TEXT SECTION =>
- Opening Delimiter -
How to Turn Assets Into Income: Part 1

March 9, 2017 1:00 pm

For the last decade, we have heard about the ten thousand people each day heading into retirement. Still, there are those of us who continue to work hard and accumulate assets for the future. Regardless of how great of a saver you might be, its wise to understand how to one day turn your assets into income.

Some believe this involves only your stock and bond portfolio across your 401k plan, IRAs, bank accounts, and personal investments. In reality, your income strategy may also incorporate real estate, healthcare, private equity, tax deferral, insurance, and advanced estate planning, just to name a few.

In Part 1, I want to share frequently asked questions and concerns I often receive from clients and other professionals:

“We are in a low return environment.”

“My legacy will be strained by my longevity.”

“Will lower interest rates generate less income?”

“One of my greatest fears is managing my finances.”

“How much monthly income will we need in retirement?”

“We don’t know how much we spend.”

“We can’t handle another stock market crash or recession.”
- Closing Delimiter -
DATASET CONTENT =>
- Opening Delimiter -
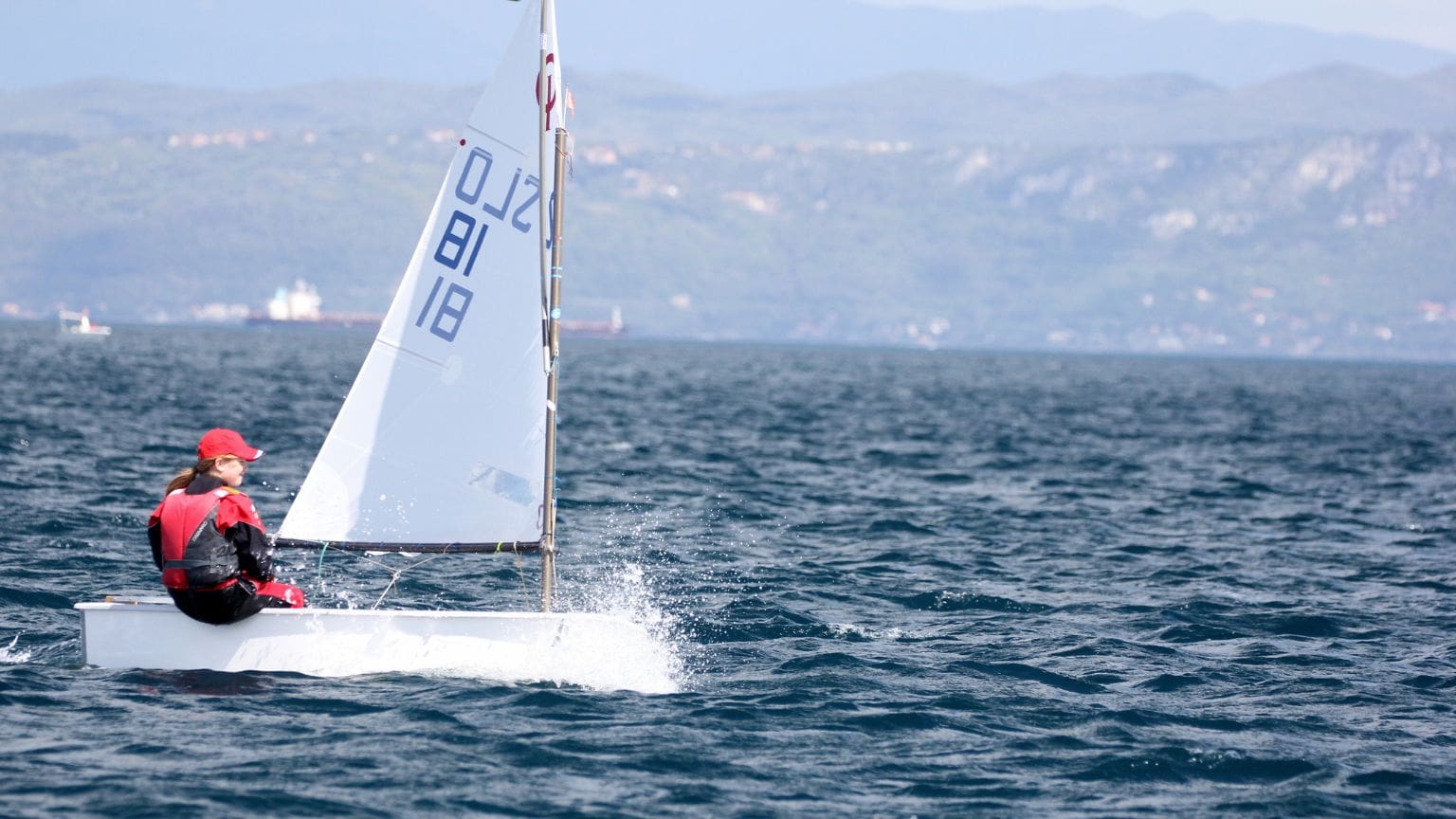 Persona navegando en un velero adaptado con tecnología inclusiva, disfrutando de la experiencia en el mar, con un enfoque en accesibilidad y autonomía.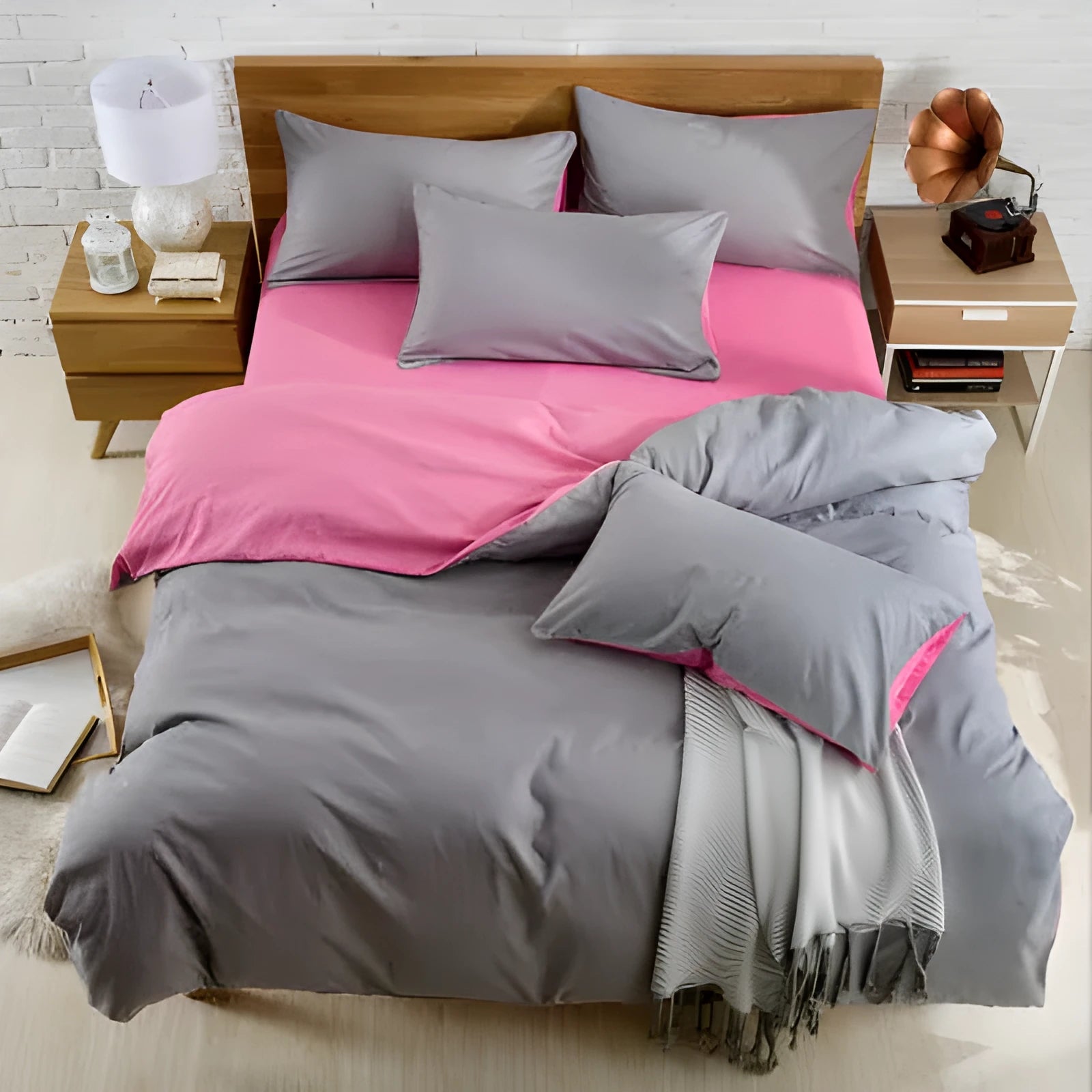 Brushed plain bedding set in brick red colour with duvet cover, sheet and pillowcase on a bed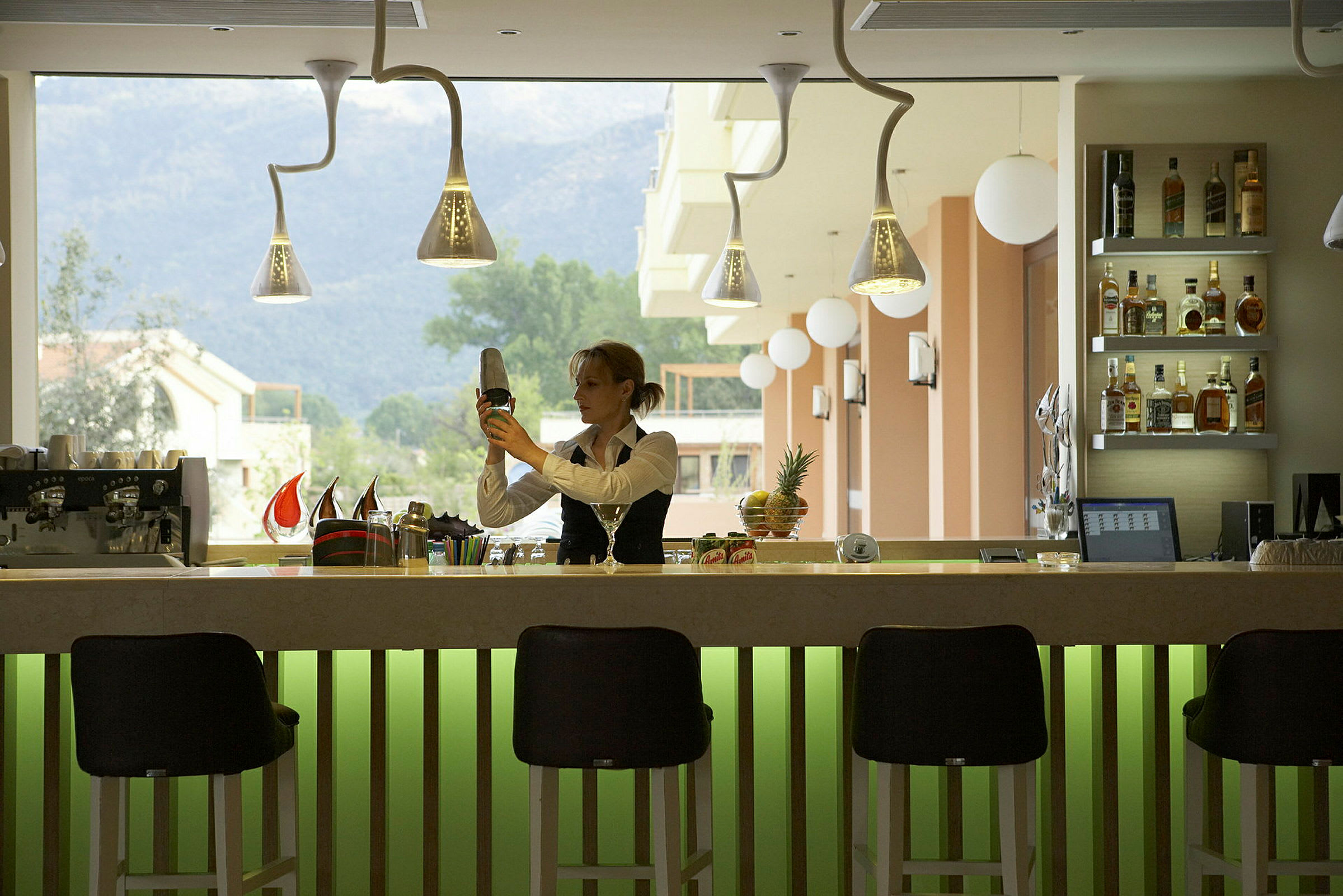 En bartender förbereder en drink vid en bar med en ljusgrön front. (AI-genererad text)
- Closing Delimiter -
- Opening Delimiter -
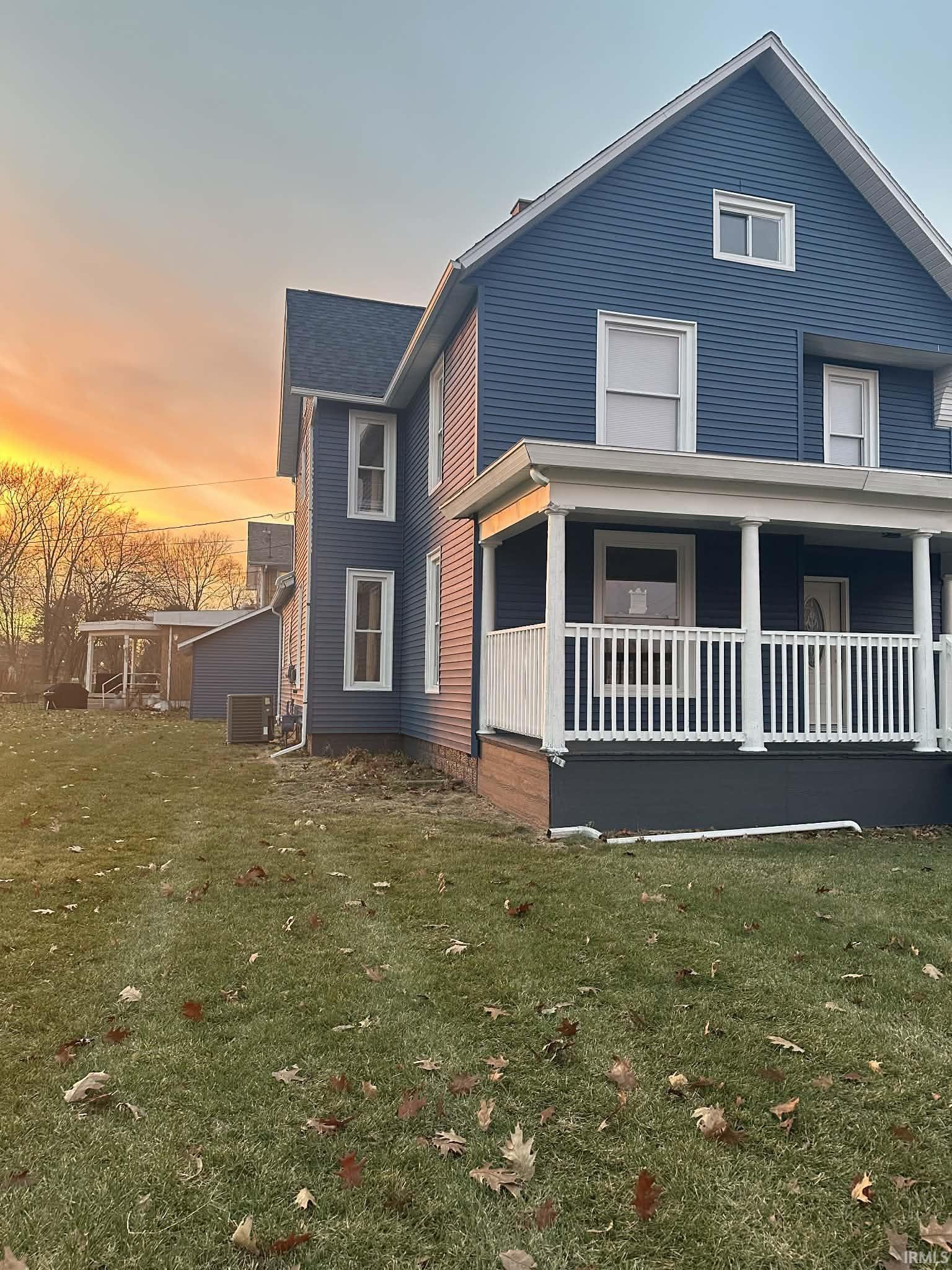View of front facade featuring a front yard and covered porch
- Closing Delimiter -
- Opening Delimiter -
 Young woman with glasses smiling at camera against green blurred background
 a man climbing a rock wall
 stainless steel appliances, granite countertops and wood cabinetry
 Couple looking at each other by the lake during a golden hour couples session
- Closing Delimiter -
WORK TASK A => In the retirement income article, how many people each day have been heading into retirement over the last decade?
WORK TASK B => Pick up the retirement income article after its last line and carry it forward.

YOUR RESPONSE A => Ten thousand.

YOUR RESPONSE B =>
“How will I pay for healthcare in the future?”

“What is the best way to sell my business?”

“What happens if I am faced with a major health issue?”

We know questions may vary a little bit for each person’s situation. Below is a short list of key considerations and additional thoughts that provides ideas for some of these. You can also download our short Case Study on Tax Efficient Retirement Distributions as it highlights several of these points.

  • What does your current spending look like? 

Provides a starting point and an early roadmap as you plan for the future.

  • What will you do in retirement?

Helps dictate the financial resources you may need, by when, and perhaps where you will live when the time comes to withdraw income from your savings.

Identifies the actual living expenses you cannot live without as well as your flexibility which can help improve your retirement outcome. This may also determine the type of solutions that would be appropriate for you.

  • Will you need to pay for healthcare?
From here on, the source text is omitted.